Today’s numbers were all the more impressive because Intel raised its outlook two months ago, said Patrick Wang, an analyst at Wedbush Morgan Securities in New York. Chief Executive Officer Paul Otellini expects the PC industry to grow this year, defying analysts’ predictions.
“They had a phenomenal quarter once again,” said Wang, who expects the shares to outperform their peers. “They beat expectations on revenue and from a gross-margin standpoint.”
Intel rose as much as $1.41 to $21.90 in extended trading. The shares, up 40 percent this year, closed at $20.49 on the Nasdaq Stock Market.
Net income was down 7.8 percent from $2.01 billion, or 35 cents a share, in the year-earlier period. In August, Intel said that third-quarter sales would be as much as $9.2 billion, compared with an August prediction of up to $8.9 billion.
‘Healthy Sales’
Gross margin, the percentage of sales remaining after the costs of production, was 58 percent in the third quarter. That compared with Intel’s prediction of about 53 percent.
This quarter, the margin will widen to 62 percent, give or take 3 percentage points, the company said. The top end of that range, 65 percent, would be Intel’s highest level of profitability this decade. The previous peak was 63.9 percent in the fourth quarter of 2000, according to Bloomberg data.
“What we saw in the third quarter was healthy sales in the back-to-school season, healthy sales in China, and we saw the worldwide supply chain putting in place what I term is a healthy level of inventory,” Chief Financial Officer Stacy Smith said in an interview. “We saw the market cooperating. We started to see a recovering PC market.”
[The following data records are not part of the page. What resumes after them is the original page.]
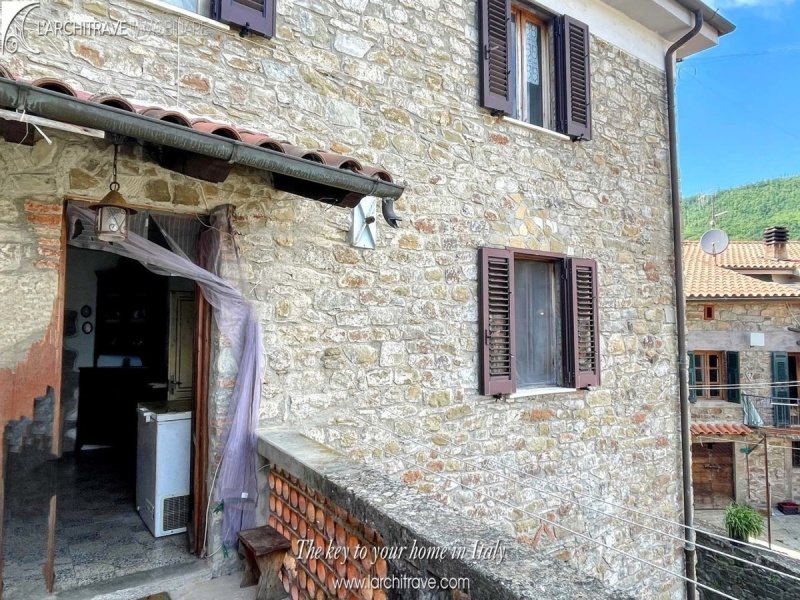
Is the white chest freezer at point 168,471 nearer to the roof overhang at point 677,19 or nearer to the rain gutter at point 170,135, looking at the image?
the rain gutter at point 170,135

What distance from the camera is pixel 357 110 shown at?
372 cm

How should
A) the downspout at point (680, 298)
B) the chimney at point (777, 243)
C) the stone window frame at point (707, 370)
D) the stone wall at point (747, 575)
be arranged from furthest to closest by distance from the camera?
1. the chimney at point (777, 243)
2. the stone window frame at point (707, 370)
3. the stone wall at point (747, 575)
4. the downspout at point (680, 298)

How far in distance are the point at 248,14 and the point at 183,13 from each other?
15.5 inches

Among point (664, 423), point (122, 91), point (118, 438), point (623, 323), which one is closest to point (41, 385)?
point (122, 91)

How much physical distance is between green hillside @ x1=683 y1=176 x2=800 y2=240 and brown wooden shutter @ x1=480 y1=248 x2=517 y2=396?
29.7 m

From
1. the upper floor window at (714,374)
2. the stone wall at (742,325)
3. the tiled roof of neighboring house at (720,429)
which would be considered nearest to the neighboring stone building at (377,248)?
the stone wall at (742,325)

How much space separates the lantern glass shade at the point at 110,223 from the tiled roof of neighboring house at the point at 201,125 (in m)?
0.48

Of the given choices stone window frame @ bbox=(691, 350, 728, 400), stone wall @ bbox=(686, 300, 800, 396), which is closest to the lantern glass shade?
stone wall @ bbox=(686, 300, 800, 396)

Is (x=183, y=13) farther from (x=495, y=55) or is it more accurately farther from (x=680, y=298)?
(x=680, y=298)

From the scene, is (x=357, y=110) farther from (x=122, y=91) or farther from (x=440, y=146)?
(x=122, y=91)

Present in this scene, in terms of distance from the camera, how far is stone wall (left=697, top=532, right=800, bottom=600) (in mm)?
9252

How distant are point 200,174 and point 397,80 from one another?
6.44 ft

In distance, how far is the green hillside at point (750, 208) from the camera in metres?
30.4

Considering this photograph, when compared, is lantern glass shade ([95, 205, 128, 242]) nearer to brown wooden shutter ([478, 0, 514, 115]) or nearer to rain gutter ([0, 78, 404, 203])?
rain gutter ([0, 78, 404, 203])
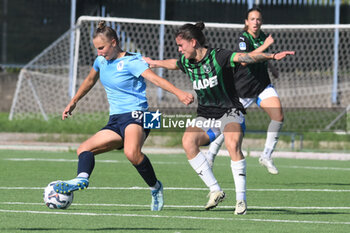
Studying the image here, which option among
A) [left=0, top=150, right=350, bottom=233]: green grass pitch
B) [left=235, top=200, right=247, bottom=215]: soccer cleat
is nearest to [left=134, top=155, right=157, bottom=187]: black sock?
[left=0, top=150, right=350, bottom=233]: green grass pitch

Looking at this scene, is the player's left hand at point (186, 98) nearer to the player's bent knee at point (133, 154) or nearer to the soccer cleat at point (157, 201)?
the player's bent knee at point (133, 154)

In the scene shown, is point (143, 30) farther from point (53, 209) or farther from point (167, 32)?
point (53, 209)

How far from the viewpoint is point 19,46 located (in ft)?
96.5

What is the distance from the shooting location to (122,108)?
1022 cm

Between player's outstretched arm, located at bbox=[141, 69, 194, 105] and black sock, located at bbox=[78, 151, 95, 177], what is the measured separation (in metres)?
1.03

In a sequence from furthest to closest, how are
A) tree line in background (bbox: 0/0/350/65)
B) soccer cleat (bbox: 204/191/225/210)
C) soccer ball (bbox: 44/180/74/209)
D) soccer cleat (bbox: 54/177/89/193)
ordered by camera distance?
1. tree line in background (bbox: 0/0/350/65)
2. soccer cleat (bbox: 204/191/225/210)
3. soccer ball (bbox: 44/180/74/209)
4. soccer cleat (bbox: 54/177/89/193)

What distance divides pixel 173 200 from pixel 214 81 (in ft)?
5.66

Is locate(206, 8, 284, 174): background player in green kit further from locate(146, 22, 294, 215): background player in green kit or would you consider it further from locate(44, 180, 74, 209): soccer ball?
locate(44, 180, 74, 209): soccer ball

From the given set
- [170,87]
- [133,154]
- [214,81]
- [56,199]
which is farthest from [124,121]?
[56,199]

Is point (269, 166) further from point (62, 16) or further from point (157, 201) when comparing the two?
point (62, 16)

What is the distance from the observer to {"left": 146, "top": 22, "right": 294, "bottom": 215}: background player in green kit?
10.1 metres

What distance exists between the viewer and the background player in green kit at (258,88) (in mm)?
13469

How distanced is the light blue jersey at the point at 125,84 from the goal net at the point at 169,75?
1358cm

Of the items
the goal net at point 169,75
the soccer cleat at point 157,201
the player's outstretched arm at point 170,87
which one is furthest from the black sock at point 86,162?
the goal net at point 169,75
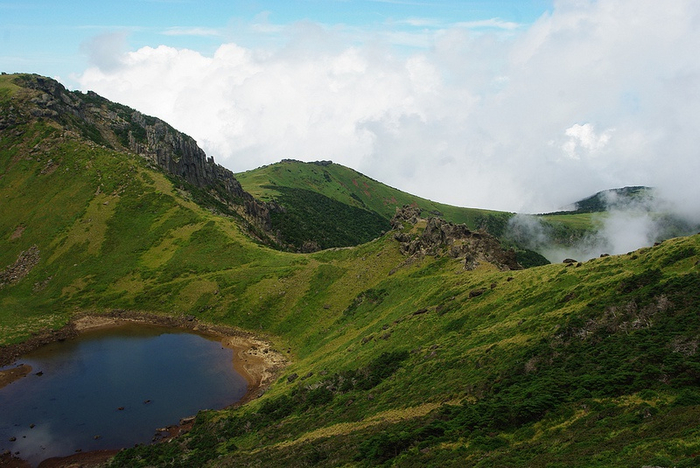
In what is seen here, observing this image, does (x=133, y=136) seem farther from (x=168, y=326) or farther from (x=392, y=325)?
(x=392, y=325)

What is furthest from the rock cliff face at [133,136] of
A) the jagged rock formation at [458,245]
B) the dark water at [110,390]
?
the jagged rock formation at [458,245]

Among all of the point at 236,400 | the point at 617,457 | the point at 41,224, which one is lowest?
the point at 236,400

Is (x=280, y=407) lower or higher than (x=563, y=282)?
lower

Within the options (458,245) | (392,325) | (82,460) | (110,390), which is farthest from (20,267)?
(458,245)

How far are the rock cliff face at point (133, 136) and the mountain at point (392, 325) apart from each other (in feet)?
114

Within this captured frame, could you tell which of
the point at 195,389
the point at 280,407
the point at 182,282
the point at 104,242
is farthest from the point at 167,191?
the point at 280,407

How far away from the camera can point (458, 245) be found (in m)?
82.4

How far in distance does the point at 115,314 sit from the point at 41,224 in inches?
1868

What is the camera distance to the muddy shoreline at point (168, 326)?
48.2m

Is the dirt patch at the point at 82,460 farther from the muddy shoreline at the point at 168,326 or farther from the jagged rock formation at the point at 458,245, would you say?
the jagged rock formation at the point at 458,245

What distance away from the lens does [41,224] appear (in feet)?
399

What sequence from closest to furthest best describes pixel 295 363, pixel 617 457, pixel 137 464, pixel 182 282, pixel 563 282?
pixel 617 457 → pixel 137 464 → pixel 563 282 → pixel 295 363 → pixel 182 282

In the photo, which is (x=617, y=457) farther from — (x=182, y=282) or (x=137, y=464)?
(x=182, y=282)

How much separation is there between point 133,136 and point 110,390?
14519 cm
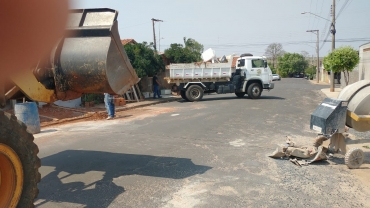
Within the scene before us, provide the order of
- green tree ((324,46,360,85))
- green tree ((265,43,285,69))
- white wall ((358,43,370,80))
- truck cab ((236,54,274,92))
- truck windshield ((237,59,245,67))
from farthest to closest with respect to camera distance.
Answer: green tree ((265,43,285,69)), green tree ((324,46,360,85)), white wall ((358,43,370,80)), truck windshield ((237,59,245,67)), truck cab ((236,54,274,92))

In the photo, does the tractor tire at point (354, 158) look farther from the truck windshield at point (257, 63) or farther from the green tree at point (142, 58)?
the green tree at point (142, 58)

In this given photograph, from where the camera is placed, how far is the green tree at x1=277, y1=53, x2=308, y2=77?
7294 cm

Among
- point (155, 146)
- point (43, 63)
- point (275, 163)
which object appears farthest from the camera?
point (155, 146)

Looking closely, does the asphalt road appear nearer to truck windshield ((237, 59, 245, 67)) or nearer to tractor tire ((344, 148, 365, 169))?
tractor tire ((344, 148, 365, 169))

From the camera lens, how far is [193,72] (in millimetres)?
19656

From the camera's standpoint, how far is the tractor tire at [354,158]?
225 inches

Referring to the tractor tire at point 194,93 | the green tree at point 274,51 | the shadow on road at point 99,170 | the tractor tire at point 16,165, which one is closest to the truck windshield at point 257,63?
the tractor tire at point 194,93

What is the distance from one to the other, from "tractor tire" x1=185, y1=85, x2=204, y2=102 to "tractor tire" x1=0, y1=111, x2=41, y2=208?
53.0 ft

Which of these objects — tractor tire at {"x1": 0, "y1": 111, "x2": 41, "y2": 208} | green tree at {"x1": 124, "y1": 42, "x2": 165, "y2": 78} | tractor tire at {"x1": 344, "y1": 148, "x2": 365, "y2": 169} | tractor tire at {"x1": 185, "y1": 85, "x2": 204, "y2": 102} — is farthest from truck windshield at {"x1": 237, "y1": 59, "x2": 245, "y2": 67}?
tractor tire at {"x1": 0, "y1": 111, "x2": 41, "y2": 208}

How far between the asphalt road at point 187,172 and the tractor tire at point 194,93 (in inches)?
390

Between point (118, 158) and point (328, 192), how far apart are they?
4.01 m

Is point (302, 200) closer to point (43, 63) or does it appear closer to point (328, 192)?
point (328, 192)

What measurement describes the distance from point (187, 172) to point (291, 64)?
71995mm

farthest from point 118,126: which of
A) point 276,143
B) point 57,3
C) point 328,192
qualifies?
point 57,3
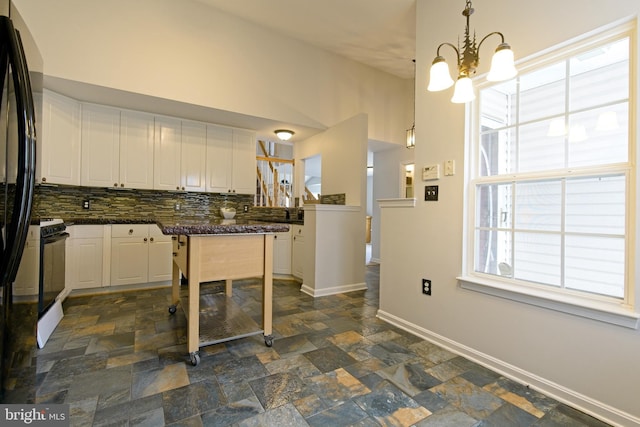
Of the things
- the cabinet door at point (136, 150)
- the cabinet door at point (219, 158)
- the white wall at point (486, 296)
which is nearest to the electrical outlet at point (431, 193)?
the white wall at point (486, 296)

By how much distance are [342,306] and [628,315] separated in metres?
2.29

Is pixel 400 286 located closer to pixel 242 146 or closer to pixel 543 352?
pixel 543 352

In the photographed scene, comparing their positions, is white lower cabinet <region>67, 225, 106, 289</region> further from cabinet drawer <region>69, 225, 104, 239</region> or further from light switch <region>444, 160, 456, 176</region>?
light switch <region>444, 160, 456, 176</region>

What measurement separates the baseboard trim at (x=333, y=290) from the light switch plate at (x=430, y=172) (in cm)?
196

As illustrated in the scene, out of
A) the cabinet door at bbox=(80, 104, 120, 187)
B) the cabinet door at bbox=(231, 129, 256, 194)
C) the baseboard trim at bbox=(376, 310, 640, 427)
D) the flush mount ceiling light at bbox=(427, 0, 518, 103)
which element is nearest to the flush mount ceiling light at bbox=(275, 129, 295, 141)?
the cabinet door at bbox=(231, 129, 256, 194)

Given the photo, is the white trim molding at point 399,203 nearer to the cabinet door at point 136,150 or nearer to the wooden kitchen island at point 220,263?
the wooden kitchen island at point 220,263

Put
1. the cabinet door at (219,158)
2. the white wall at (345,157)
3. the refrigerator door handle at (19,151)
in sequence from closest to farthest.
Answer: the refrigerator door handle at (19,151)
the white wall at (345,157)
the cabinet door at (219,158)

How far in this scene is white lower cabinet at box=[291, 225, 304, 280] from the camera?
167 inches

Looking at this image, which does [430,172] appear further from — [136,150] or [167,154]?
[136,150]

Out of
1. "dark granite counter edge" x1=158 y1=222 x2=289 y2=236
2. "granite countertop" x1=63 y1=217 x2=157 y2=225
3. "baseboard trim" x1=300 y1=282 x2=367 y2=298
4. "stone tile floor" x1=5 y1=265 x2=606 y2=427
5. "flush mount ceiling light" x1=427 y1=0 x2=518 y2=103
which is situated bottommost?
"stone tile floor" x1=5 y1=265 x2=606 y2=427

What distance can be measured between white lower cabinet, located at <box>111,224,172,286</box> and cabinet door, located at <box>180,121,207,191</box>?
32.6 inches

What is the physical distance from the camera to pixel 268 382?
176 centimetres

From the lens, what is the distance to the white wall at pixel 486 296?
1.47 meters

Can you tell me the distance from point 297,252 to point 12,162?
11.8ft
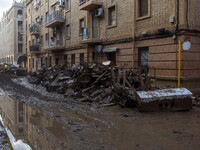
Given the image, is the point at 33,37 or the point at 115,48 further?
the point at 33,37

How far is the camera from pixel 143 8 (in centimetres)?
1354

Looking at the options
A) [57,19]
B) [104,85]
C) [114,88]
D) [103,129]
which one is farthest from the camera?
[57,19]

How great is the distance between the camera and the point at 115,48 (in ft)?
50.8

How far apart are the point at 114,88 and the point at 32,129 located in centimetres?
373

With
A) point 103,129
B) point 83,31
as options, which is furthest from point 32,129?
point 83,31

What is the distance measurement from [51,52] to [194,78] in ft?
66.7

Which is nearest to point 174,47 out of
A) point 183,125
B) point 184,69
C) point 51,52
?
point 184,69

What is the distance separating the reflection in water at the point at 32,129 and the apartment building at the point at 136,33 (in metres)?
6.73

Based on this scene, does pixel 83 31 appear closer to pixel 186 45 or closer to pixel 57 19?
pixel 57 19

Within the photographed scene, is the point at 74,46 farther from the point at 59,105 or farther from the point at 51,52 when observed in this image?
the point at 59,105

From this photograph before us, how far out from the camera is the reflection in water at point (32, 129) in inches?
184

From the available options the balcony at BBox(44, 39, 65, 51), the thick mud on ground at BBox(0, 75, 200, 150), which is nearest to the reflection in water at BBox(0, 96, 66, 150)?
the thick mud on ground at BBox(0, 75, 200, 150)

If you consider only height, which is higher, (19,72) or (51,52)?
(51,52)

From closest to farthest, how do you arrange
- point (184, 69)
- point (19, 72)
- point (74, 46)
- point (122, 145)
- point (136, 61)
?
1. point (122, 145)
2. point (184, 69)
3. point (136, 61)
4. point (74, 46)
5. point (19, 72)
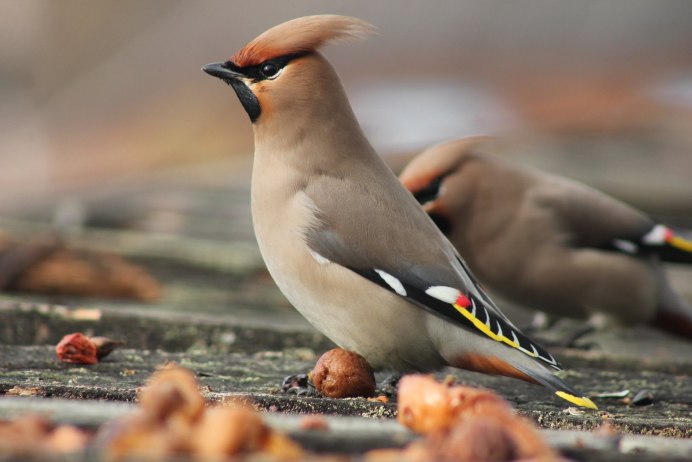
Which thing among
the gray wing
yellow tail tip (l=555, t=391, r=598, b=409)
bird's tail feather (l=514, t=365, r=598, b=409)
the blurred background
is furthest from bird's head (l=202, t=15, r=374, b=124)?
the blurred background

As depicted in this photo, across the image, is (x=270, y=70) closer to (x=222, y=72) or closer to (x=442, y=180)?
(x=222, y=72)

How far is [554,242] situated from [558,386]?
1.93 metres

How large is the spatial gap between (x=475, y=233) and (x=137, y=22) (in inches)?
343

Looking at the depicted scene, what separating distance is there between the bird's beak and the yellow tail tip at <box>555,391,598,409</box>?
1.16m

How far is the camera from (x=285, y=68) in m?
3.37

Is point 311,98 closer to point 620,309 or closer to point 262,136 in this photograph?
point 262,136

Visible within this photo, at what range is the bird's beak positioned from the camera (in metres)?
3.37

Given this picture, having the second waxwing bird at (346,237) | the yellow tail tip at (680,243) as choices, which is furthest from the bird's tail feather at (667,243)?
the second waxwing bird at (346,237)

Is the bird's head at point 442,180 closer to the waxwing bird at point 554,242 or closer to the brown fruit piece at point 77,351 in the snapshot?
the waxwing bird at point 554,242

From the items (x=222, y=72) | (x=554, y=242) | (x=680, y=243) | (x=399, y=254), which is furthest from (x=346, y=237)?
(x=680, y=243)

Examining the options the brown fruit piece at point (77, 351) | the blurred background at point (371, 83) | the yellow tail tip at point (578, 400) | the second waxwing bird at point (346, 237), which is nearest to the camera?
the yellow tail tip at point (578, 400)

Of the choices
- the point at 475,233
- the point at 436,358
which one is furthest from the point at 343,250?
the point at 475,233

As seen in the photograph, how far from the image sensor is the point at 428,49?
1184 cm

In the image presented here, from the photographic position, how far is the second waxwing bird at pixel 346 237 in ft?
10.3
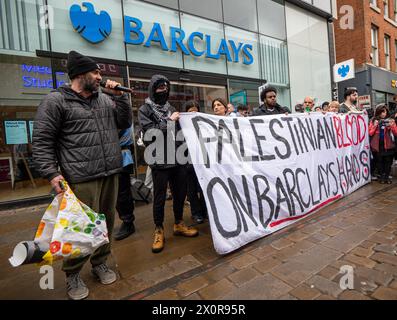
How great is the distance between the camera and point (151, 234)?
10.9 ft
Intel’s report kicked off two weeks of earnings by big U.S. technology companies, including International Business Machines Corp., Google Inc. and Microsoft Corp. The use of Intel’s chips in everything from laptops to supercomputers makes its sales a barometer of industry demand.
Surprising Strength
“Everyone has been pretty surprised at the strength of technology throughout the downturn,” said Kim Caughey, an analyst at Pittsburgh-based Fort Pitt Capital Group Inc., which owns about $1 million worth of Intel shares. “Whether or not we’re still in a recession, companies and retailers and customers alike are very careful about where they’re spending their money. Clearly they’re still buying computers and all things electronic.”
Microsoft is introducing a new Windows operating system this month -- an event that typically triggers a surge in PC orders. The question now is how long that boost will last. Orders for PC parts are ebbing, indicating that Intel’s sales may slow again, said Daniel Berenbaum, an analyst at Auriga USA in New York.
PC makers have accumulated inventory, which may curb their demand for Intel’s chips later, he wrote in a report.
Gartner Inc., a research firm in Stamford, Connecticut, expects the PC market to grow in the fourth quarter. For the full year, it predicts a decline in global shipments of 2 percent to 285 million.
China’s stimulus program may be helping the market by giving shoppers money to spend on PCs, said Edwin Mok, an analyst for Needham & Co. in San Francisco. He recommends buying Intel shares, which he doesn’t own.
“The PC has been one of the bright spots this year,” Mok said.